David Syme, who has lived in Castletownbere with his wife Suzanne since 2005, has had to cancel tours of the US and the Czech Republic, as well as a series of living room concerts where he performed for people from all over the country.

David is 71 and has played concert halls all over the world, including Carnegie Hall and Lincoln Centre for the Performing Arts in New York.

He started playing piano when he was three, and did not begin formal lessons until a decade later. His talent soon became apparent, however.

"I was self-taught for ten years. I played anything I heard on radio or television," David recalls.

"My parents became annoyed with my repertoire so, at the age of 13, they sent me to a classical piano teacher.

"In a year I played Beethoven's first concerto with my high school orchestra and then, a few years later, I played Rachmaninoff's Second Concerto with the Detroit Symphony. So, I'm part gypsy and part concert pianist in my background, because I can play anything I hear right away, without trying it out."

In 2005, David settled with his wife Suzanne in Castletownbere.

He continued touring internationally, but also established a series of Sunday afternoon living room concerts in his home, to which people travelled from all over the country.

For more than 30 years, David has played on a 120-year old Steinway grand piano, which he bought and refurbished in the US for $35,000. It has been part of his life ever since.

Now, though, after over seven months without a concert and having cancelled tours of the US and the Czech Republic, David says he has been forced to put his Steinway up for sale.

"Since I moved to Ireland, I have played more than I have ever played in my life," David says.

"Then, suddenly, it just stopped dead in the water. It's very hard. It's the worst thing that happened.

"People are experiencing much worse that we are experiencing, but it's a form of bereavement that I can't play for people."

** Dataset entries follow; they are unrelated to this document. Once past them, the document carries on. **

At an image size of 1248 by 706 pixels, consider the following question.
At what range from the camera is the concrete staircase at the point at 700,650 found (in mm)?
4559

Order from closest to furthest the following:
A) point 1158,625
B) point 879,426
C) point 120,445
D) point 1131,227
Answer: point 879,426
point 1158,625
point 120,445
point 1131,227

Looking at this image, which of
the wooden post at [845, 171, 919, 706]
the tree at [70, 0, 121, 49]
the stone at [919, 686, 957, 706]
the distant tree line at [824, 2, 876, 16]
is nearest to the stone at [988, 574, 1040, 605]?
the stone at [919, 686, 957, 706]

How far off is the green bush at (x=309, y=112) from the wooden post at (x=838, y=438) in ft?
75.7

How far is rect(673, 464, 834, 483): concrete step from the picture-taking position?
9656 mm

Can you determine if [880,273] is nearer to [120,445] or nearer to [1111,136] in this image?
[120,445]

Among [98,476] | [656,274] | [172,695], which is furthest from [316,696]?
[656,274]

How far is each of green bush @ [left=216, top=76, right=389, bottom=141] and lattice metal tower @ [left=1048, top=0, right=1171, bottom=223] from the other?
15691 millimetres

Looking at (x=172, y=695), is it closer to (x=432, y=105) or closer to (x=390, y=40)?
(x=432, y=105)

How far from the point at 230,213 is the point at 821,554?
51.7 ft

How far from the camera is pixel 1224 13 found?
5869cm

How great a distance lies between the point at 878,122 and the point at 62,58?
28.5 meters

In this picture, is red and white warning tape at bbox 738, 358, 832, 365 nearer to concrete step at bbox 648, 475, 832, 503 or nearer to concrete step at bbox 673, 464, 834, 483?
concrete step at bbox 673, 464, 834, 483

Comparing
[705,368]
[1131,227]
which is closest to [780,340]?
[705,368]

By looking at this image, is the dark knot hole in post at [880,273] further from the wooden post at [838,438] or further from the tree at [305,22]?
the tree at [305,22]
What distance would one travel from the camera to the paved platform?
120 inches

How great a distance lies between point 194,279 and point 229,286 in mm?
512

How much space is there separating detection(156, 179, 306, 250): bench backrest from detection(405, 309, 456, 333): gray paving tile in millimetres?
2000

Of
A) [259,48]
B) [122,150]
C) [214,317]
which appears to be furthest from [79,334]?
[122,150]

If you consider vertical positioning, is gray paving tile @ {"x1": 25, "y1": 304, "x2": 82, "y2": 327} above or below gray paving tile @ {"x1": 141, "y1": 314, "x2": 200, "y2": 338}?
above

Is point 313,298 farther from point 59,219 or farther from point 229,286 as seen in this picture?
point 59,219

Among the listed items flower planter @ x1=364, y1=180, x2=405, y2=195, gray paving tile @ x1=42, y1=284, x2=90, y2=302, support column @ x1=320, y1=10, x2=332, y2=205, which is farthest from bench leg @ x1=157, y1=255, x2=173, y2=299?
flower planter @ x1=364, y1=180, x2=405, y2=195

David says the decision to sell his piano has been forced on him.

"I am out of money," he admits. "I have lived for seven months on whatever I had in reserve and it's just too hard to go on."

Suzanne says the decision to sell the piano has been a difficult one.

"It's a love affair he has with this piano, so I am sorry to see it go," Suzanne says. "A piano that has a personal history, as this one has for David, I'm sorry to see him parting with it."

David says the replacement cost of his piano is between €80,000 and €100,000. He's selling his piano for €40,000.

A Chinese piano manufacturer has agreed to sponsor a replacement for David. In the meantime, he is hoping to find a good home for his Steinway.

"I am looking to place it up for adoption, so to speak, in a worthy location, possibly a large private home, possibly a church or a school or college," David says.

"Some institution that would do honour to it, because it's been lovingly and meticulously maintained for all these years."